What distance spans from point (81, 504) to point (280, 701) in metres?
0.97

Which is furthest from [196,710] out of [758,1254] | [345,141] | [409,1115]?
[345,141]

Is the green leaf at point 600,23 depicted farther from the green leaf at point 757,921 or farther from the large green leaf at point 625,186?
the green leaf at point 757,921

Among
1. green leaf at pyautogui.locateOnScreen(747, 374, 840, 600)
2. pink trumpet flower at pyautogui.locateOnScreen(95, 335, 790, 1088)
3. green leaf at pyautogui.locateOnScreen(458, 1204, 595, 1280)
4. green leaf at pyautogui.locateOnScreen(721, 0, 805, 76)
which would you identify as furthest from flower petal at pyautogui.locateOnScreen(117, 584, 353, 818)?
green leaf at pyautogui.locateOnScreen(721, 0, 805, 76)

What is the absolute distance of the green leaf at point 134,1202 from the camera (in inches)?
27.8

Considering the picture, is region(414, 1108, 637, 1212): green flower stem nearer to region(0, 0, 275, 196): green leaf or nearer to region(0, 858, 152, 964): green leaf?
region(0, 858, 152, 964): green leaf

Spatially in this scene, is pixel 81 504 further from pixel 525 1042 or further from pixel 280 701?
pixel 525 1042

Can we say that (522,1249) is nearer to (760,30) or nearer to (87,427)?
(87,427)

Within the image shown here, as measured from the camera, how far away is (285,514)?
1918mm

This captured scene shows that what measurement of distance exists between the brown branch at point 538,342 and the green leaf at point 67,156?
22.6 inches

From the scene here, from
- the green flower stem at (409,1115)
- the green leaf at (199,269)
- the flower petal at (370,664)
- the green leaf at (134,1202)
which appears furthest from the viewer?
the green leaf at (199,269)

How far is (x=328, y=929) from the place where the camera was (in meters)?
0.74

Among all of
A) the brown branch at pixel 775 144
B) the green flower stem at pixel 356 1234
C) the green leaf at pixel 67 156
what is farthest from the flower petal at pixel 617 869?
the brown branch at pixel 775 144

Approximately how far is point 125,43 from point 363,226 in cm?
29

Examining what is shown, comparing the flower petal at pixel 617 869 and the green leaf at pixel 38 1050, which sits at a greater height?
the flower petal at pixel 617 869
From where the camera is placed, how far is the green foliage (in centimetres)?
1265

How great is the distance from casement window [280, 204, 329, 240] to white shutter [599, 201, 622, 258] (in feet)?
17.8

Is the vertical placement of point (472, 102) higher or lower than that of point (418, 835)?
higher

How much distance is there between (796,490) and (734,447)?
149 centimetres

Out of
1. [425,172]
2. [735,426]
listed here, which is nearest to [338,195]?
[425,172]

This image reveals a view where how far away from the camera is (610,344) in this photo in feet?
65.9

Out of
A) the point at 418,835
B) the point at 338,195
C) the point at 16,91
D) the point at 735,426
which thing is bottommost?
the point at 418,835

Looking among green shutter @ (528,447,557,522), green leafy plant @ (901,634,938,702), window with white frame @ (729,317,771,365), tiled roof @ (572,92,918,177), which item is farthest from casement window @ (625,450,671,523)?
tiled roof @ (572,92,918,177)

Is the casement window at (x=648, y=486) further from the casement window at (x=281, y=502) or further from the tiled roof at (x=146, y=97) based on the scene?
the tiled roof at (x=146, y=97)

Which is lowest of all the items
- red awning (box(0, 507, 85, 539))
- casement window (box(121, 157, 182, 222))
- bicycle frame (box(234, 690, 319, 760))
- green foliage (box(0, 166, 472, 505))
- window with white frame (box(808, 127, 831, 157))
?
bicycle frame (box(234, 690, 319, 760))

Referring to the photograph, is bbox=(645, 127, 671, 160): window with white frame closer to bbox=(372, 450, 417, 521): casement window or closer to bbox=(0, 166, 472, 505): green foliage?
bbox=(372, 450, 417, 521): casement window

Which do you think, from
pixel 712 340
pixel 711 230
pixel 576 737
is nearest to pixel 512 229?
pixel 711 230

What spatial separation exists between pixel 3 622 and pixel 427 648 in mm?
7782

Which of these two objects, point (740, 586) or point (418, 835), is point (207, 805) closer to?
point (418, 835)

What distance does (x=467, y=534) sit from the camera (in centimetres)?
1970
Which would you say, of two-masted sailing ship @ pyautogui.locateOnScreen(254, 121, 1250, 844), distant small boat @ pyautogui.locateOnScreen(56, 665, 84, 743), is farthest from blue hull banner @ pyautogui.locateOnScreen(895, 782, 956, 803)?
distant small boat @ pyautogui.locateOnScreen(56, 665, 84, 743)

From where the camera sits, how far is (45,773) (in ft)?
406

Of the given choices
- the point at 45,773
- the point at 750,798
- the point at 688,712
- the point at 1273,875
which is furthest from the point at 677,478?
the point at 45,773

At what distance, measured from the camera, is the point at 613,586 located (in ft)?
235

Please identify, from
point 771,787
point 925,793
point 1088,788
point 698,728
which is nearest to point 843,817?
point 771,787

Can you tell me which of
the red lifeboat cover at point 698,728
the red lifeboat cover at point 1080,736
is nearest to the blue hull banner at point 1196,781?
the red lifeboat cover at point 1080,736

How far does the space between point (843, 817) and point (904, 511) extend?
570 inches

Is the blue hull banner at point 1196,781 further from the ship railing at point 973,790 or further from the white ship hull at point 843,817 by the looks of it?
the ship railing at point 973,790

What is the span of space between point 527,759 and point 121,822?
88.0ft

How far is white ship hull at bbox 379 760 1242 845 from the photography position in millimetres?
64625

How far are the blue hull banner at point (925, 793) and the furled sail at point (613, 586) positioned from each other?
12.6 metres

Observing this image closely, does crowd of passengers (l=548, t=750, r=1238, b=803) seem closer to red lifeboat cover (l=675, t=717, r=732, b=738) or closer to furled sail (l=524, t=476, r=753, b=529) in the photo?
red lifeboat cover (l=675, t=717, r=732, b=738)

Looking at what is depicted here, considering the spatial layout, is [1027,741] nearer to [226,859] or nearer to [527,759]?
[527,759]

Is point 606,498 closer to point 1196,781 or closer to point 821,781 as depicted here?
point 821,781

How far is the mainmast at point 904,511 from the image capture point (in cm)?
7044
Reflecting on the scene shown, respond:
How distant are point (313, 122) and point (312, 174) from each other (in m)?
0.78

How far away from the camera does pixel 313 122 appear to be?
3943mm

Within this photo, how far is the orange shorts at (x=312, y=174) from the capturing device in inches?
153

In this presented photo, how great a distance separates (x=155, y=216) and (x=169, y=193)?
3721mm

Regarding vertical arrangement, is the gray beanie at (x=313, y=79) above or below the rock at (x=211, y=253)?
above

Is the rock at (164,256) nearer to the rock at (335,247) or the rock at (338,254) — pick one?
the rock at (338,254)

------

Exercise description: Give a word-for-word copy of the records.

Exercise response:
What distance spans from point (81, 504) to point (280, 701) in metres?
0.97

Which is furthest from [196,710] out of [758,1254] | [345,141] | [409,1115]?
[345,141]

Is the green leaf at point 600,23 depicted farther from the green leaf at point 757,921 or farther from the large green leaf at point 625,186?
the green leaf at point 757,921

Among
1. green leaf at pyautogui.locateOnScreen(747, 374, 840, 600)
2. pink trumpet flower at pyautogui.locateOnScreen(95, 335, 790, 1088)
3. green leaf at pyautogui.locateOnScreen(458, 1204, 595, 1280)
4. green leaf at pyautogui.locateOnScreen(721, 0, 805, 76)
which would you identify as furthest from flower petal at pyautogui.locateOnScreen(117, 584, 353, 818)?
green leaf at pyautogui.locateOnScreen(721, 0, 805, 76)

What is the absolute distance of the green leaf at point 134,1202 from the camera (in inches)?
27.8

Considering the picture, is region(414, 1108, 637, 1212): green flower stem nearer to region(0, 0, 275, 196): green leaf or nearer to region(0, 858, 152, 964): green leaf?
region(0, 858, 152, 964): green leaf

Spatially in this scene, is pixel 81 504 further from pixel 525 1042 or further from pixel 280 701?
pixel 525 1042

Can we say that (522,1249) is nearer to (760,30) or nearer to (87,427)?
(87,427)

Within the image shown here, as measured from the camera, how far away is (285,514)?
1918mm

This captured scene shows that what measurement of distance exists between the brown branch at point 538,342 and the green leaf at point 67,156?
22.6 inches

From the scene here, from
- the green flower stem at (409,1115)
- the green leaf at (199,269)
- the flower petal at (370,664)
- the green leaf at (134,1202)
which appears furthest from the viewer?
the green leaf at (199,269)

How far is (x=328, y=929) from the place where the camera was (in meters)?
0.74

Among all of
A) the brown branch at pixel 775 144
B) the green flower stem at pixel 356 1234
C) the green leaf at pixel 67 156
what is farthest from the flower petal at pixel 617 869?
the brown branch at pixel 775 144

Approximately how far is point 125,43 from point 363,226 in cm?
29

Examining what is shown, comparing the flower petal at pixel 617 869 and the green leaf at pixel 38 1050, which sits at a greater height?
the flower petal at pixel 617 869
From where the camera is placed, how far is the green foliage (in centimetres)?
1265

How great is the distance from casement window [280, 204, 329, 240] to white shutter [599, 201, 622, 258] (in feet)?
17.8

Is the vertical placement of point (472, 102) higher or lower than that of point (418, 835)?
higher

How much distance is there between (796,490) and (734,447)?
149 centimetres

Out of
1. [425,172]
2. [735,426]
listed here, which is nearest to [338,195]?
[425,172]

This image reveals a view where how far away from the camera is (610,344) in this photo in feet?
65.9

Out of
A) the point at 418,835
B) the point at 338,195
C) the point at 16,91
D) the point at 735,426
which thing is bottommost?
the point at 418,835

Looking among green shutter @ (528,447,557,522), green leafy plant @ (901,634,938,702), window with white frame @ (729,317,771,365), tiled roof @ (572,92,918,177), which item is farthest from casement window @ (625,450,671,523)?
tiled roof @ (572,92,918,177)

Is the casement window at (x=648, y=486) further from the casement window at (x=281, y=502) or further from the tiled roof at (x=146, y=97) based on the scene?
the tiled roof at (x=146, y=97)

Which is lowest of all the items
- red awning (box(0, 507, 85, 539))
- casement window (box(121, 157, 182, 222))
- bicycle frame (box(234, 690, 319, 760))
- green foliage (box(0, 166, 472, 505))
- window with white frame (box(808, 127, 831, 157))
?
bicycle frame (box(234, 690, 319, 760))

Referring to the photograph, is bbox=(645, 127, 671, 160): window with white frame closer to bbox=(372, 450, 417, 521): casement window or closer to bbox=(0, 166, 472, 505): green foliage?
bbox=(372, 450, 417, 521): casement window

Which do you think, from
pixel 712 340
pixel 711 230
pixel 576 737
is nearest to pixel 512 229?
pixel 711 230

What spatial separation exists between pixel 3 622 and pixel 427 648 in mm?
7782

Which of these two objects, point (740, 586) or point (418, 835), is point (207, 805) closer to?
point (418, 835)

What distance does (x=467, y=534) sit from the camera (in centimetres)?
1970
Which would you say, of two-masted sailing ship @ pyautogui.locateOnScreen(254, 121, 1250, 844), distant small boat @ pyautogui.locateOnScreen(56, 665, 84, 743), is farthest from blue hull banner @ pyautogui.locateOnScreen(895, 782, 956, 803)?
distant small boat @ pyautogui.locateOnScreen(56, 665, 84, 743)

From where the camera sits, how far is (45,773) (in ft)?
406

Of the given choices
- the point at 45,773
- the point at 750,798
- the point at 688,712
- the point at 1273,875
which is furthest from the point at 677,478?
the point at 45,773

At what distance, measured from the camera, is the point at 613,586 located (in ft)?
235

Please identify, from
point 771,787
point 925,793
point 1088,788
point 698,728
which is nearest to point 843,817?
point 771,787

Can you tell me which of
the red lifeboat cover at point 698,728
the red lifeboat cover at point 1080,736
is nearest to the blue hull banner at point 1196,781?
the red lifeboat cover at point 1080,736

How far does the space between point (843, 817) and point (904, 511) extend?
570 inches

Is the blue hull banner at point 1196,781 further from the ship railing at point 973,790 or further from the white ship hull at point 843,817 by the looks of it?
the ship railing at point 973,790

What is the span of space between point 527,759 and point 121,822?
88.0ft

How far is white ship hull at bbox 379 760 1242 845 from the photography position in millimetres?
64625

How far are the blue hull banner at point (925, 793) and the furled sail at point (613, 586) positioned from each other?
12.6 metres

Observing this image closely, does crowd of passengers (l=548, t=750, r=1238, b=803) seem closer to red lifeboat cover (l=675, t=717, r=732, b=738) or closer to furled sail (l=524, t=476, r=753, b=529) in the photo?
red lifeboat cover (l=675, t=717, r=732, b=738)

Looking at what is depicted here, considering the spatial layout, is [1027,741] nearer to [226,859] or nearer to [527,759]?
[527,759]

Is point 606,498 closer to point 1196,781 or closer to point 821,781 as depicted here?
point 821,781

How far is the mainmast at point 904,511 from the image capture point (in cm)?
7044
Reflecting on the scene shown, respond:
How distant are point (313, 122) and point (312, 174) from each other (in m)?
0.78

How far away from the camera does pixel 313 122 appear to be?
3943mm

Within this photo, how far is the orange shorts at (x=312, y=174) from the capturing device in inches?
153

In this presented photo, how great a distance separates (x=155, y=216) and (x=169, y=193)?
3721mm

Regarding vertical arrangement, is the gray beanie at (x=313, y=79) above or below the rock at (x=211, y=253)?
above

Is the rock at (164,256) nearer to the rock at (335,247) or the rock at (338,254) — pick one?
the rock at (338,254)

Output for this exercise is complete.